Twice the US Supreme Court has ruled against Bush on Guantanamo (affirming habeas corpus for detainees in 2004, and ruling against military commissions in 2006), but Congress bailed Bush out with the Military Commissions Act in 2006. Over the years, Guantanamo has been criticized by human rights groups, other governments, the United Nations, associations of lawyers, and members of the military’s own judicial system. Secretary of State Condoleezza Rice and even Secretary of Defense Robert M. Gates have both called for the detention center to be shut down. But it does not happen: Today there are nearly 300 prisoners there. Last week, the Justice Department inspector general released a report showing that FBI agents on the scene in Guantanamo have, over years, condemned the interrogation methods as illegal. “We found no evidence,” the report concludes, “that the FBI’s concerns influenced DOD interrogation policies.” No evidence, in sum, that the outrage at Guantanamo is being corrected by business as usual.
That is why, in an image offered by retired admiral John D. Hutson, the former judge advocate general of the Navy, the defendants “called artillery in on their own position” by engaging in civil disobedience at the Supreme Court. It was “heroic action,” Hutson said, “taken in a desperate situation for a greater good. That’s essentially what these 35 courageous Americans are doing.”
Can one break the law to uphold the principle of law? That will cease being the question tomorrow when the names of 35 incarcerated men are stated aloud in a courtroom – names that should have been spoken before a judge years ago. When that happens, the questions will become: Why are those men themselves not before a judge in a US court of law? And why are their torturers not charged with crimes? How is it possible that the American judicial system is itself protecting this rank violation of the American judicial system?
Last December, the Supreme Court heard arguments in Boumediene v. Bush, another case concerning the legal rights of Guantanamo Bay detainees. The ruling is to come, yet another opportunity for decisive intervention. But beyond the arcane, and so far impotent, redress-procedures of government lies the question of the broad US population’s attitude. Is the American commitment to basic rights really so shallow as to allow this travesty to continue? When did torture become acceptable? And once having widely denounced torture, what are citizens to do when it does not stop?

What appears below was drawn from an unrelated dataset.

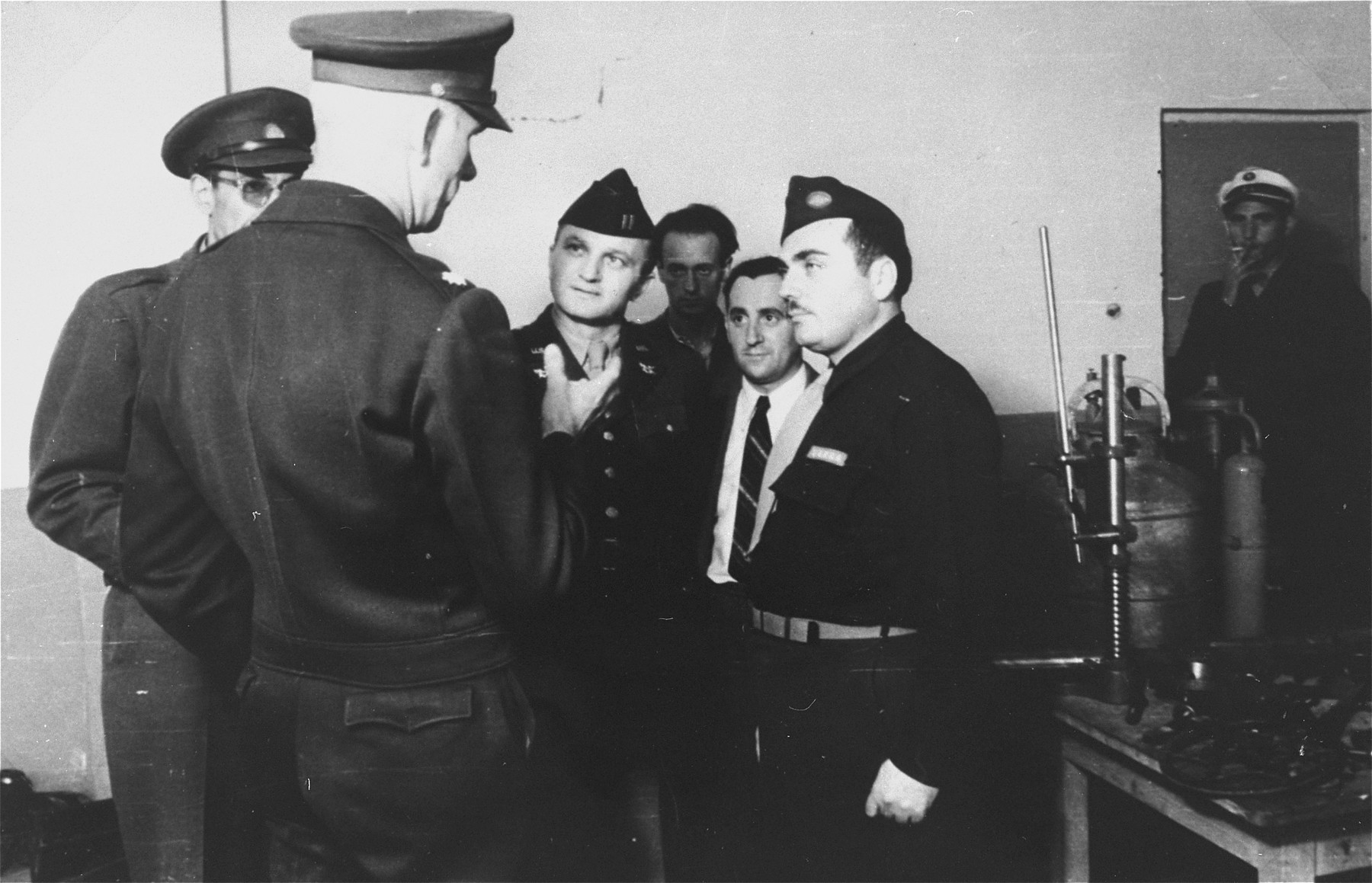 Members of the US army visit the Zeilsheim displaced persons camp.  Among those pictured are Sidney Flatow, UNRRA director of the Zeilsheim displaced persons camp, on the right and David Greenbaum, seen in the doorway smoking.   Mr. Flatow later became the executive director of the American Federation of Polish Jews.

The group that goes on trial tomorrow calls itself “Witness Against Torture.” They are average folks from across the country. They could not stand it anymore. They did the only thing left for them to do. They went to Washington and caused a harangue. They purposely represent individuals held in torture cells. And, perhaps, they represent a lot of their fellow citizens, too. Close Guantanamo.
James Carroll’s column appears regularly in the Globe.